Abstract:The Bluetooth sensor embedded in mobile phones provides an unobtrusive, continuous, and cost-efficient means to capture individuals' proximity information, such as the nearby Bluetooth devices count (NBDC). The continuous NBDC data can partially reflect individuals' behaviors and status, such as social connections and interactions, working status, mobility, and social isolation and loneliness, which were found to be significantly associated with depression by previous survey-based studies. This paper aims to explore the NBDC data's value in predicting depressive symptom severity as measured via the 8-item Patient Health Questionnaire (PHQ-8). The data used in this paper included 2,886 bi-weekly PHQ-8 records collected from 316 participants recruited from three study sites in the Netherlands, Spain, and the UK as part of the EU RADAR-CNS study.

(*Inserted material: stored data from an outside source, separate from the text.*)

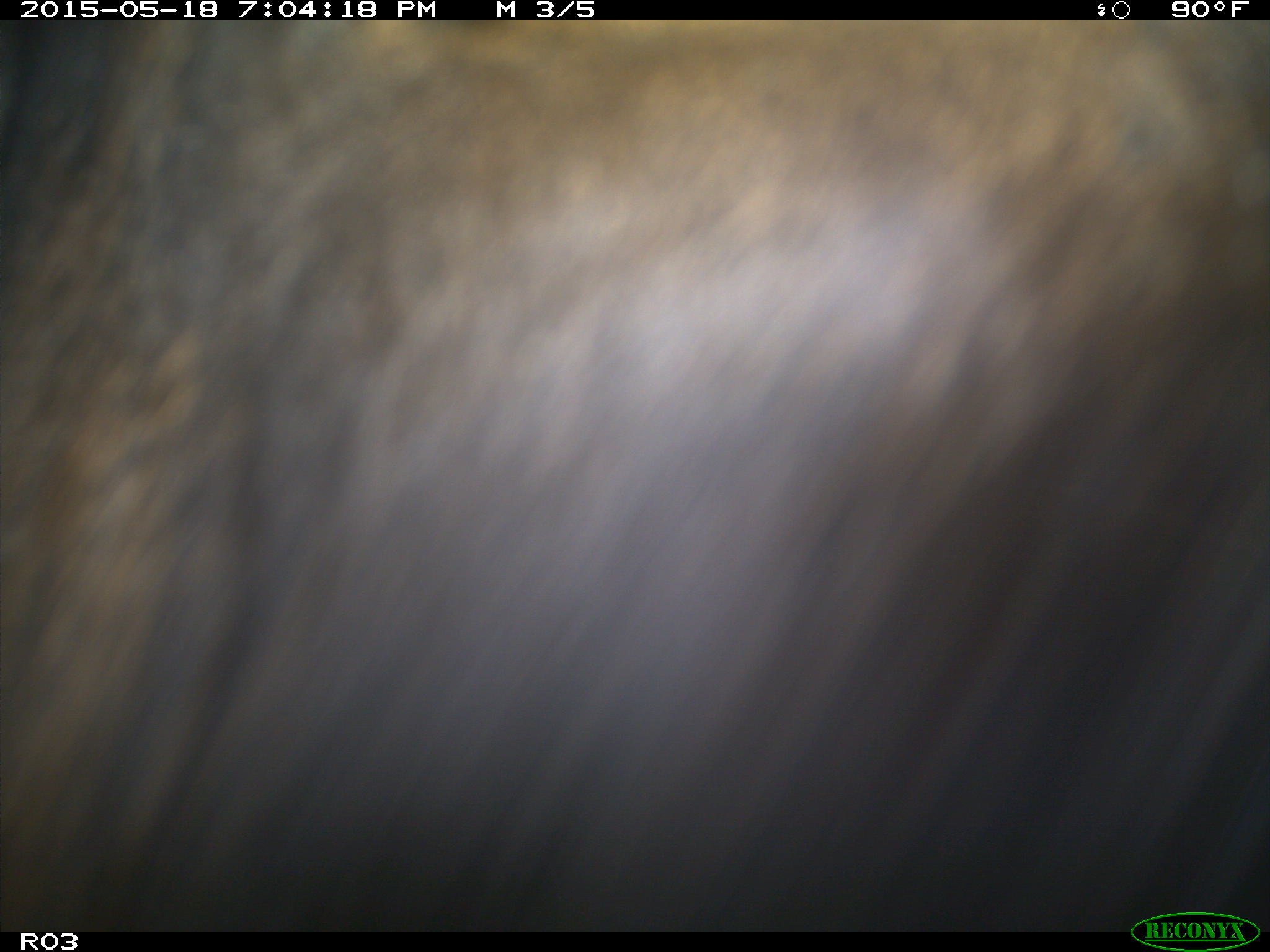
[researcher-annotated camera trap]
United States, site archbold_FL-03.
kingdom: Animalia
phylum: Chordata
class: Mammalia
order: Artiodactyla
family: Bovidae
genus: Bos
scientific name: Bos taurus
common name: domestic cow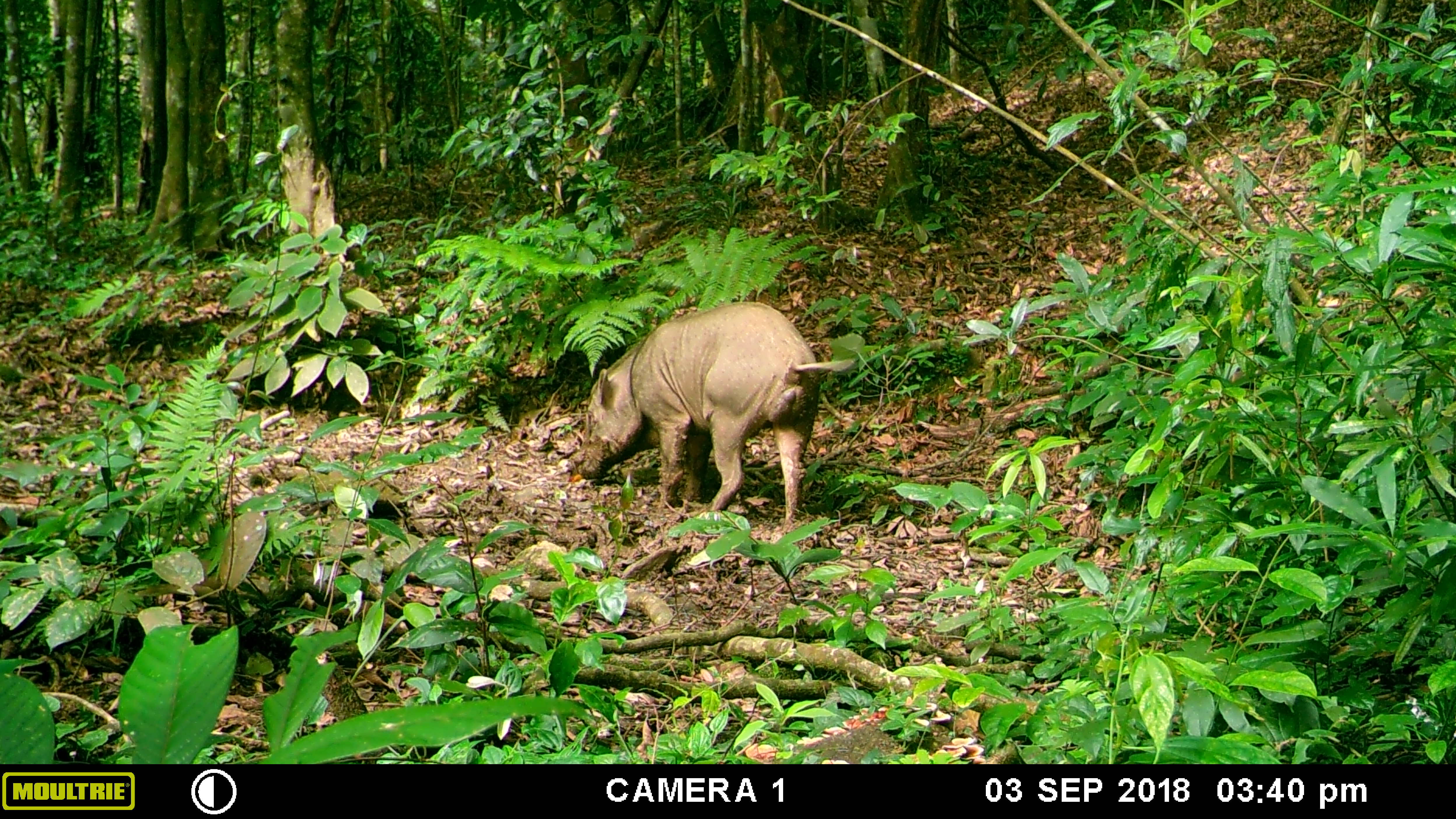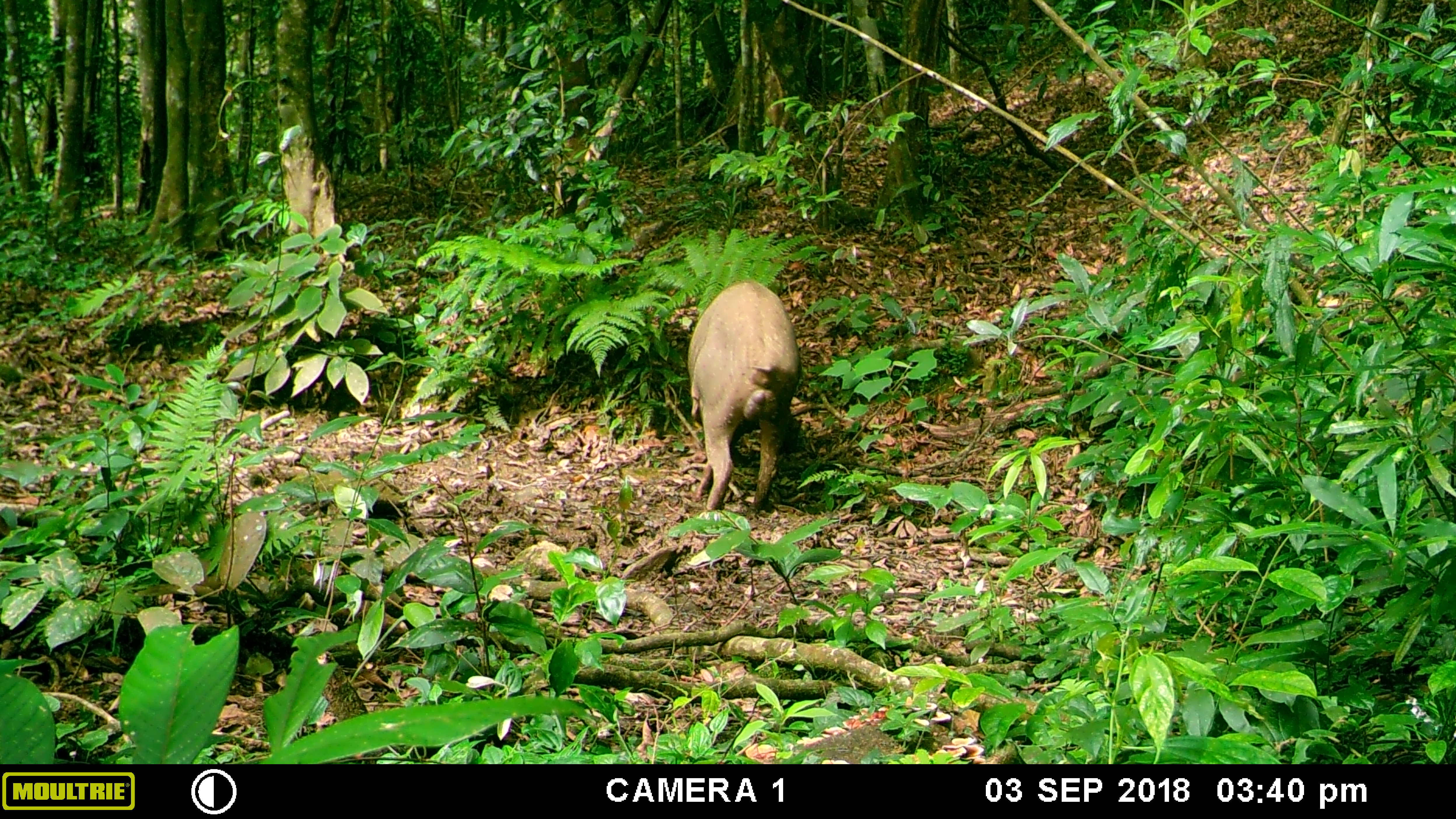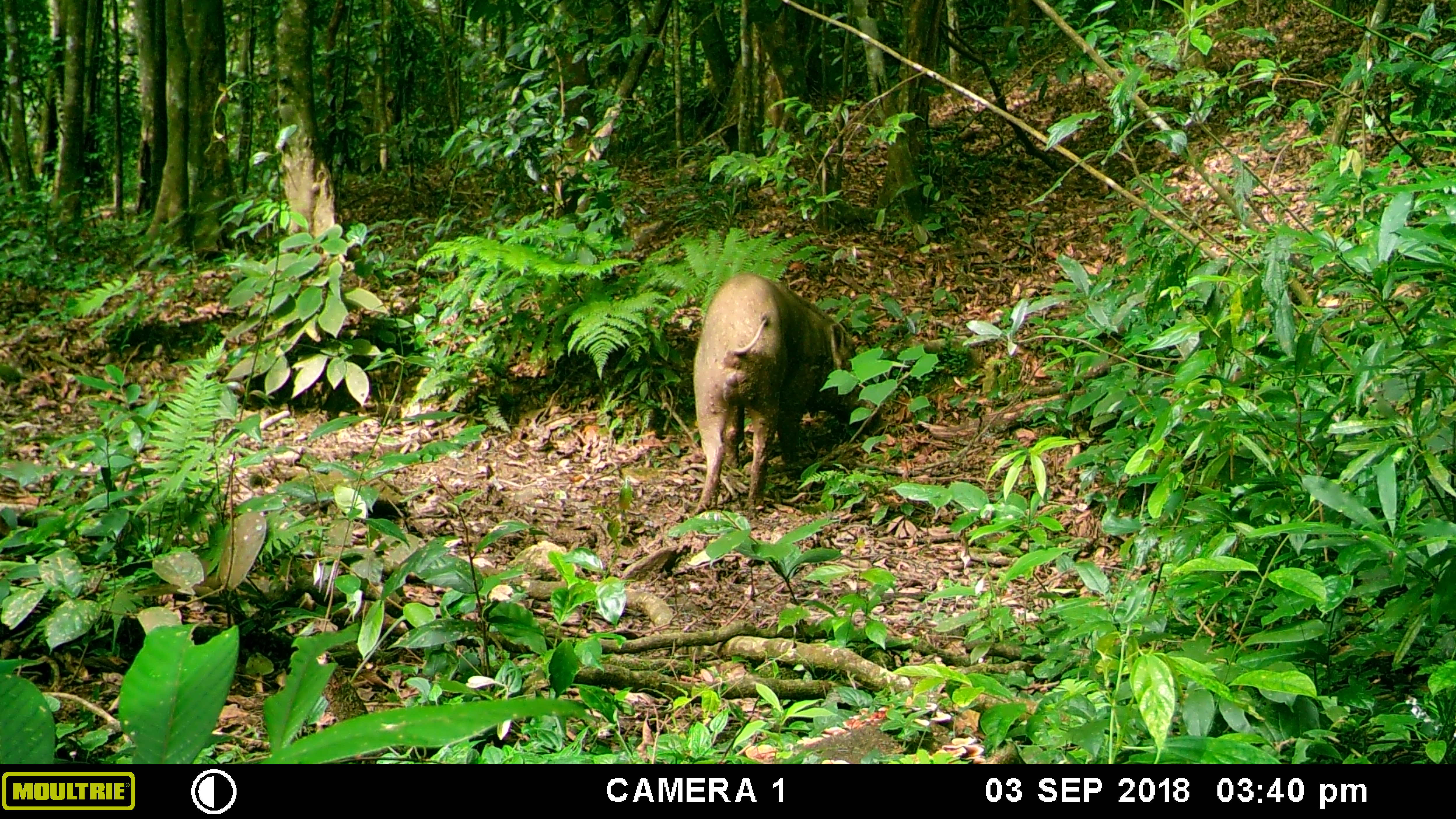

From the NBDC data two weeks prior to each PHQ-8 score, we extracted 49 Bluetooth features, including statistical features and nonlinear features for measuring periodicity and regularity of individuals' life rhythms. Linear mixed-effect models were used to explore associations between Bluetooth features and the PHQ-8 score. We then applied hierarchical Bayesian linear regression models to predict the PHQ-8 score from the extracted Bluetooth features. A number of significant associations were found between Bluetooth features and depressive symptom severity. Compared with commonly used machine learning models, the proposed hierarchical Bayesian linear regression model achieved the best prediction metrics, R2= 0.526, and root mean squared error (RMSE) of 3.891. Bluetooth features can explain an extra 18.8% of the variance in the PHQ-8 score relative to the baseline model without Bluetooth features (R2=0.338, RMSE = 4.547).